SOURCE:
start

The Accounting That Did Not Happen
In 2024, Jaguar Land Rover's Chief Creative Officer Gerry McGovern described the brand's new direction as a complete reinvention. The leaping cat logo that had identified Jaguar since 1945 was retired. The classic "growler" emblem was removed. In its place: a minimalist sans-serif wordmark, an avant-garde launch campaign featuring no vehicles, and a tagline -- "Copy Nothing" -- that became the subject of widespread derision. The brand's strategic objective was repositioning from mainstream premium to ultra-luxury electric, targeting customers who had never previously owned a Jaguar.
By April 2025, Jaguar had sold 49 cars across Europe in a single month, a 97.5 percent decline from the same period the previous year. Year-to-date European sales were down 75 percent. Globally, the brand was selling fewer than 27,000 vehicles annually, representing an 85 percent decline from its 2018 peak. Tata Motors, Jaguar's parent company, saw its share price fall more than 10 percent year-to-date by mid-2025, even as India's Nifty50 index gained nearly six percent. The brand had not merely performed poorly in a competitive market. It had effectively erased itself while its replacement products were still in development.

end

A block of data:
start

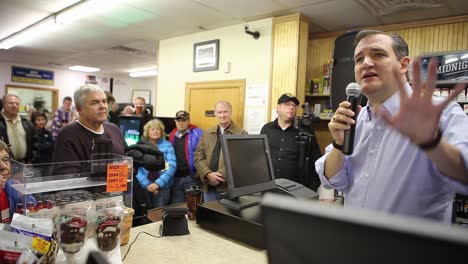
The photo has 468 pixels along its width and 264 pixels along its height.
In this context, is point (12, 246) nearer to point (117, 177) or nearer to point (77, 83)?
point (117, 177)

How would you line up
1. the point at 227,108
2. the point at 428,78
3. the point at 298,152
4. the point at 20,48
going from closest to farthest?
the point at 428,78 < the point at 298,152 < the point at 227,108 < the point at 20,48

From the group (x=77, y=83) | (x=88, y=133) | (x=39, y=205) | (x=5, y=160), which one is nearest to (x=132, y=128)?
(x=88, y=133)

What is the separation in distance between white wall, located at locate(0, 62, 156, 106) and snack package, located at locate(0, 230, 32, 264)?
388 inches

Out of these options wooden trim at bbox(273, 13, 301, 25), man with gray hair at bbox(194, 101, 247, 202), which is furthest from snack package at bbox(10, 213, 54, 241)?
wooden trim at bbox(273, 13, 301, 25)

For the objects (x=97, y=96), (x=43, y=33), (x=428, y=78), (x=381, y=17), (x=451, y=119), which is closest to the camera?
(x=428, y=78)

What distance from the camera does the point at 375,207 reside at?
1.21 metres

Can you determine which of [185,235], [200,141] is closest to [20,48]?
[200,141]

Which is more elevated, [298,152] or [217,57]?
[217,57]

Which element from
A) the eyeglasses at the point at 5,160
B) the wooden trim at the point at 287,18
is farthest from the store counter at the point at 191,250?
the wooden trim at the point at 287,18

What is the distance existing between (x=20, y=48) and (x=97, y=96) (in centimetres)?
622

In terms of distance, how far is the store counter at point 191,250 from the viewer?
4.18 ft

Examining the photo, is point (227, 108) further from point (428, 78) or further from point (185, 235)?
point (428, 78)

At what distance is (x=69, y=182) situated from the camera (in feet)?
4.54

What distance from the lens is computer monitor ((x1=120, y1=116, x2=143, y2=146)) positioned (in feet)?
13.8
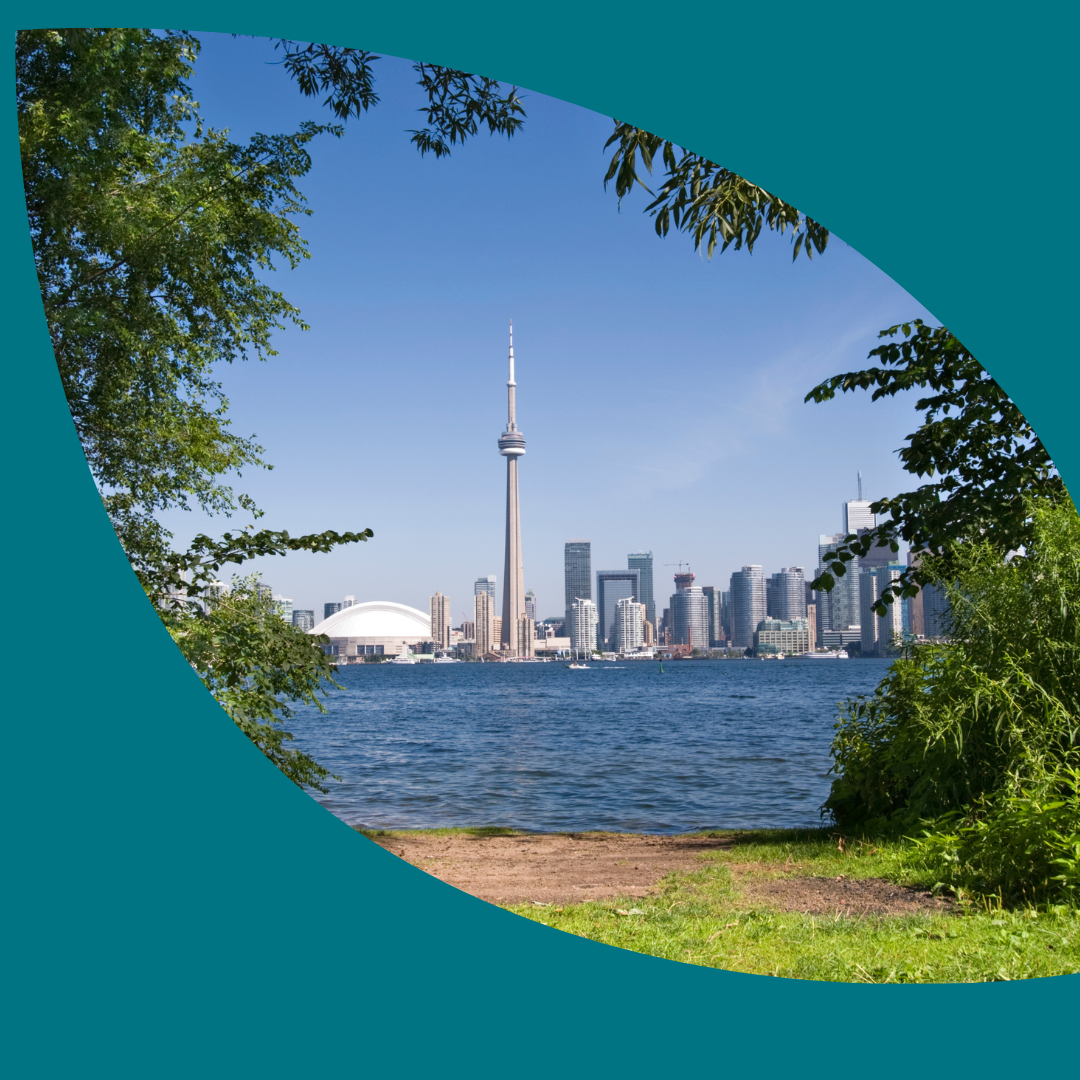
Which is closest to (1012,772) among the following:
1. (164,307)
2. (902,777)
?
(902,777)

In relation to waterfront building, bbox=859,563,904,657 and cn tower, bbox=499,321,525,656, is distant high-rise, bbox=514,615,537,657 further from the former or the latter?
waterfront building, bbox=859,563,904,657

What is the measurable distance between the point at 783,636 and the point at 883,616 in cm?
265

end
start

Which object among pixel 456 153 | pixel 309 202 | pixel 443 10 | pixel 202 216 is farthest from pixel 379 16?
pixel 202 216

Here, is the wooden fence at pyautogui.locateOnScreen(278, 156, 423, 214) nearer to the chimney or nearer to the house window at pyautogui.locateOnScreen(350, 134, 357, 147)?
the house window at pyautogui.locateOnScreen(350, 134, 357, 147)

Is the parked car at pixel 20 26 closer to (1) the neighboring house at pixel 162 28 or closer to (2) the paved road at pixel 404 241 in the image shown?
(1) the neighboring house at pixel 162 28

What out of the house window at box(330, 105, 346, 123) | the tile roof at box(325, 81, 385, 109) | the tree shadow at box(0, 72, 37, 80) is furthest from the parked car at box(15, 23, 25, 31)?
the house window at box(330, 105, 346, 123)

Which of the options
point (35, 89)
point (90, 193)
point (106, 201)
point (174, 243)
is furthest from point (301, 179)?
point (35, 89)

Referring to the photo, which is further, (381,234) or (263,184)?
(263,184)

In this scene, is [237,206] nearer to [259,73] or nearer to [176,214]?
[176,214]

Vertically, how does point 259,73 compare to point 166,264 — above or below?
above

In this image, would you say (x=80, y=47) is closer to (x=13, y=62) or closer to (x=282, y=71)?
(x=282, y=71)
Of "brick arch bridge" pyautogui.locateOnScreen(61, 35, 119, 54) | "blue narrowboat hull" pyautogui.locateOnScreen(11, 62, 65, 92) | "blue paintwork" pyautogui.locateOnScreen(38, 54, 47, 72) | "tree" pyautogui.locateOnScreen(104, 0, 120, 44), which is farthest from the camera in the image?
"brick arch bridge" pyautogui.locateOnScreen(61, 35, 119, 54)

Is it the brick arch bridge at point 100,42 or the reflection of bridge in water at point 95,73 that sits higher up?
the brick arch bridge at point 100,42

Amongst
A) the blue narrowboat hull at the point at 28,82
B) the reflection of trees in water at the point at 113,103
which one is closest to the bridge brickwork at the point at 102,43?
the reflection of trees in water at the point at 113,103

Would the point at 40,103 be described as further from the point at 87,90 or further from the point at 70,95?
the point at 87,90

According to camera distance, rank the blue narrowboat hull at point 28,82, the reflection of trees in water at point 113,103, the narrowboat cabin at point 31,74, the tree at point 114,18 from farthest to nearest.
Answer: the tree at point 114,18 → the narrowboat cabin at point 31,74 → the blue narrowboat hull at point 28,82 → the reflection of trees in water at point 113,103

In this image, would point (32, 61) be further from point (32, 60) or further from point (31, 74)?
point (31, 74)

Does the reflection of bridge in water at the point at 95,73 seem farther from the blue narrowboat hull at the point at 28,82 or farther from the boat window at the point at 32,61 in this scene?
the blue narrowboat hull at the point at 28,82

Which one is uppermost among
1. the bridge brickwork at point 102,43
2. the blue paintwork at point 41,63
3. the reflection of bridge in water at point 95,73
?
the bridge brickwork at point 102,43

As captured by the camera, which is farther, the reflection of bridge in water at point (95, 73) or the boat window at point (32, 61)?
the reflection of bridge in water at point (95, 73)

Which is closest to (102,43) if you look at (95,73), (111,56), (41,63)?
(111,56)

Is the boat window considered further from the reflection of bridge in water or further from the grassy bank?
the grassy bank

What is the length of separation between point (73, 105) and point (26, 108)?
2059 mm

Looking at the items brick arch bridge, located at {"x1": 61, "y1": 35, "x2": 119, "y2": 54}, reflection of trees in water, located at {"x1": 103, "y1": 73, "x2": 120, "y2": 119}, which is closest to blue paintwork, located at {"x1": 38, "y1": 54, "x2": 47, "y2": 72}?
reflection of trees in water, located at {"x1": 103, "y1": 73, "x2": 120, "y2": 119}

end
start

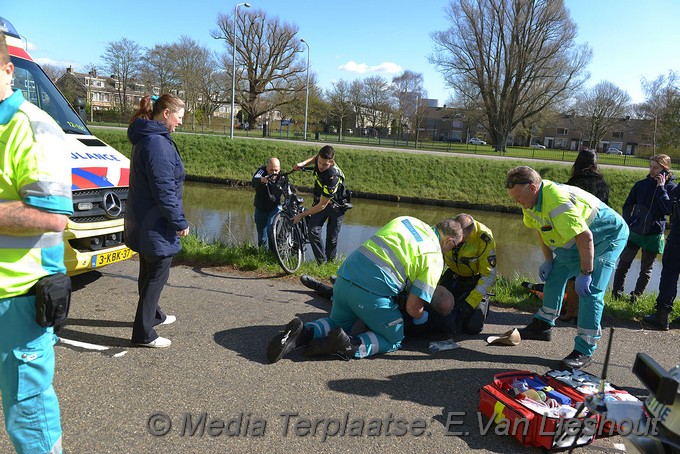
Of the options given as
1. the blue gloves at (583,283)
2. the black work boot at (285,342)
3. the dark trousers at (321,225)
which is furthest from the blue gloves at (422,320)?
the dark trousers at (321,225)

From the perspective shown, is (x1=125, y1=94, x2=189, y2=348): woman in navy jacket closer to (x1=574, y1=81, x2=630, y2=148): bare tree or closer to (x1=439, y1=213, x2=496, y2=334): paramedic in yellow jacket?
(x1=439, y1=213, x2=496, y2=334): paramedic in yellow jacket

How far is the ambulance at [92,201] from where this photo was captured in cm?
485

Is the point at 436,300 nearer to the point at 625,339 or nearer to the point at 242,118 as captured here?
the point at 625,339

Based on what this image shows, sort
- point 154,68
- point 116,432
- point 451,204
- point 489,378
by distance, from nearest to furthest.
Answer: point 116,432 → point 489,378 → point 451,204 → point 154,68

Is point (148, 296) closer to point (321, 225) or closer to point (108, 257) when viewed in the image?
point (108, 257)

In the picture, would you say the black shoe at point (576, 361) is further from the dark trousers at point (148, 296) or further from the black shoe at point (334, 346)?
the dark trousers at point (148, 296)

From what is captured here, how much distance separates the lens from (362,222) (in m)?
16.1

end

TASKS AND EXERCISES:
1/ Answer these questions from the Jaguar passage, one answer per line, marked the same way:
(a) Since what year had the leaping cat logo identified Jaguar?
(b) How many cars did Jaguar sell across Europe in April 2025?
(c) Which company is Jaguar's parent company?
2/ Update the part of the Jaguar passage that opens with the words "The Accounting That" and closes with "owned a Jaguar." by writing it out in full with "widespread derision" replaced by "broad ridicule".

LIST OF SOLUTIONS:
1/
(a) 1945
(b) 49
(c) Tata Motors

2/
The Accounting That Did Not Happen
In 2024, Jaguar Land Rover's Chief Creative Officer Gerry McGovern described the brand's new direction as a complete reinvention. The leaping cat logo that had identified Jaguar since 1945 was retired. The classic "growler" emblem was removed. In its place: a minimalist sans-serif wordmark, an avant-garde launch campaign featuring no vehicles, and a tagline -- "Copy Nothing" -- that became the subject of broad ridicule. The brand's strategic objective was repositioning from mainstream premium to ultra-luxury electric, targeting customers who had never previously owned a Jaguar.